I hate losing 'baby weight.'
Brayden is 10 weeks old now. I don't know how that happened, because I haven't yet come out of the fog. Let's face it, I am tired, sluggish in my softish type body, and although Brayden is a champ at sleeping most nights, I have three OLDER children that like to come and pay me a visit regularly during the a.m. hours of the day. They like to take advantage of the empty space next to me in my king size bed that should be occupied by one 'daddy' who shall remain nameless. 2 days ago I woke up with all four children lined up next to me, and decided I had 'had enough of the insanity!'
So in typical "Jenny" fashion, I set out to get some order and control back on the Cook family home front. I have been a little bit in denial about my life the past year. I thought that surely misery of the sorts we had been enduring couldn't possibly be permanent. I have fought tooth and nail to try and change things. I am now starting to bitterly realize that things are not going to change in the near future, and 'this is as good as it is gonna get...' so .... I guess I have to deal.... sometimes tearfully deal...anyways back to what I was saying; In typical 'me' fashion, I got myself all pumped up to get it all back under control and make my own 'happy place' and set some goals for the next two months. I was really quite impressed with myself. I even set realistic goals. I then went further and wrote detailed information on how I was going to accomplish said goals. And yesterday, I was so impressed with myself on how well I followed my rules and expectations for myself on reaching my stated goals.... Then today rolled around. It wasn't so great... And once the afternoon rolled around the cookie dough in my freezer was beckoning and I gave in to one cookie dough ball.... Then another.... and as the day got worse I said to myself 'to hell with it!' and baked a whole dang dozen... and you can guess it... ate the whole dang thing myself. What can I say? I crashed and burned today. One more day of being stuck in this baby body that I am not so happy to be in.
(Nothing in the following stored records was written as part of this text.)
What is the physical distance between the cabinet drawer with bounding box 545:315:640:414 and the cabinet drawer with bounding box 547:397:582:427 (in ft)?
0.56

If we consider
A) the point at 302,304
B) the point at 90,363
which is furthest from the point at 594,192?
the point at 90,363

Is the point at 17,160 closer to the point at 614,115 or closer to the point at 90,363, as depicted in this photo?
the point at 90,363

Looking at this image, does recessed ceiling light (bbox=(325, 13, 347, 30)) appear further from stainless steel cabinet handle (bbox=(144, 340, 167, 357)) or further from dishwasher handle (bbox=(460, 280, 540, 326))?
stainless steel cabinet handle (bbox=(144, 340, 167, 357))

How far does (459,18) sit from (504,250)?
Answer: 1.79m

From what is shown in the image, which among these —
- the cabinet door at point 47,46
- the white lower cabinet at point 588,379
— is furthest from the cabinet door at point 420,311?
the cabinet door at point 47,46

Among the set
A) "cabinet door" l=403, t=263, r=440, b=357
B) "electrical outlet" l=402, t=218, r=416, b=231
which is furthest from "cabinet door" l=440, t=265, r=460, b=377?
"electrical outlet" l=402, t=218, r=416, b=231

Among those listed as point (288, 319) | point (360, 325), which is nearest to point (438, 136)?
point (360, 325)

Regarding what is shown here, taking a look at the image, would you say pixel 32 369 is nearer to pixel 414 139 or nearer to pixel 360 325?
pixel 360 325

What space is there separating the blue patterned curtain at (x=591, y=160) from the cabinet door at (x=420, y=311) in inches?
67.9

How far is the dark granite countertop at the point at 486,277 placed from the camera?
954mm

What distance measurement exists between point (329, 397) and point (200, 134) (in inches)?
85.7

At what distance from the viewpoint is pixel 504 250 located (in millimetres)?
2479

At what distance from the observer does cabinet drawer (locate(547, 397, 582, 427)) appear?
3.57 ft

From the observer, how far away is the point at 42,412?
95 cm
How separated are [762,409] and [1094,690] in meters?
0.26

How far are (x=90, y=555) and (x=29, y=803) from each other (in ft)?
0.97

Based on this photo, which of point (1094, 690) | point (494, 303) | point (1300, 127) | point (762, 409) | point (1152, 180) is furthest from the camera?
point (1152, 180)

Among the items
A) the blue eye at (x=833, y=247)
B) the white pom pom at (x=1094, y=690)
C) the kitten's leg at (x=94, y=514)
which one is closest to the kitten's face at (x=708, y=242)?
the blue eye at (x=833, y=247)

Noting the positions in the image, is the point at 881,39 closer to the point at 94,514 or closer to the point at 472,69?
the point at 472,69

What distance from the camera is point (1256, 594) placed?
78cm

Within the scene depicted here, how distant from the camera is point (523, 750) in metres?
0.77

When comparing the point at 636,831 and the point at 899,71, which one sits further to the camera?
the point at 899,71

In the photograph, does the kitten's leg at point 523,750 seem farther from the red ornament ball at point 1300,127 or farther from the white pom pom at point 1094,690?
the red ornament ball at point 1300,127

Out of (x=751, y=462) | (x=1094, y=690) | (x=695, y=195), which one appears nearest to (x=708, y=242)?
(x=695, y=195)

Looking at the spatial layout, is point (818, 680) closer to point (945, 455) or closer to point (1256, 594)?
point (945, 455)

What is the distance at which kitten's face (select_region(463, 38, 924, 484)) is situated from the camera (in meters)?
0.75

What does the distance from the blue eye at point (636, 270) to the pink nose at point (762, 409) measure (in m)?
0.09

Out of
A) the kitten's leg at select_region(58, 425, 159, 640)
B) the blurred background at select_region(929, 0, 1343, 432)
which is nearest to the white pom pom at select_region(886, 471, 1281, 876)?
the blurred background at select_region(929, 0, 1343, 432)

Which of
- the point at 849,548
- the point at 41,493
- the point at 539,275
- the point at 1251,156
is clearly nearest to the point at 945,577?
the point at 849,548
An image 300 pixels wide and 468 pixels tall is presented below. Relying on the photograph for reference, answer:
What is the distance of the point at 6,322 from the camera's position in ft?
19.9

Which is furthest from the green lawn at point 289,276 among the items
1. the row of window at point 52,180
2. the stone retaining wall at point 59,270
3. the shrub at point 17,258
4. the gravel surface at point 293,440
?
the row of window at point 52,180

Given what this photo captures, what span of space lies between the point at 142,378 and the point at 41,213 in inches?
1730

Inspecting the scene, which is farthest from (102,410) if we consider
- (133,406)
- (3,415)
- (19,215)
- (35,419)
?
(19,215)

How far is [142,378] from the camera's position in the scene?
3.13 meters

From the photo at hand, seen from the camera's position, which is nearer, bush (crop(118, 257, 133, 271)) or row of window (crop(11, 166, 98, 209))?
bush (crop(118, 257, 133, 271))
There is always tomorrow, right?!
And by the way, why didn't anyone tell me that having 4 kids would be like this?! What the crap?! Why do you all make it look so easy? Are you all just a bunch of liars putting on a show? Or am I really just a little weak and pathetic? I think I have figured out that the timing on them getting to our family is just a little painful! Between the nursing child, the wild two year old that cannot be tamed, the kindergartner that gets off the bus at lunchtime, the first grader that gets off the bus mid-afternoon, I am painfully counting down the days until I will have 2 kids in school all day, making it possible to get to any type of store for any amount of time over 15 minutes without having to rush back home again! And oh, the thought of getting through an actual workout without a crying baby or 'wild child' constantly finding trouble I have to get him out of makes me giddy at the thought. I am trapped, I tell you! Trapped! What I wouldn't give for a partner in crime home in the evenings so I could ESCAPE the madness once in a while!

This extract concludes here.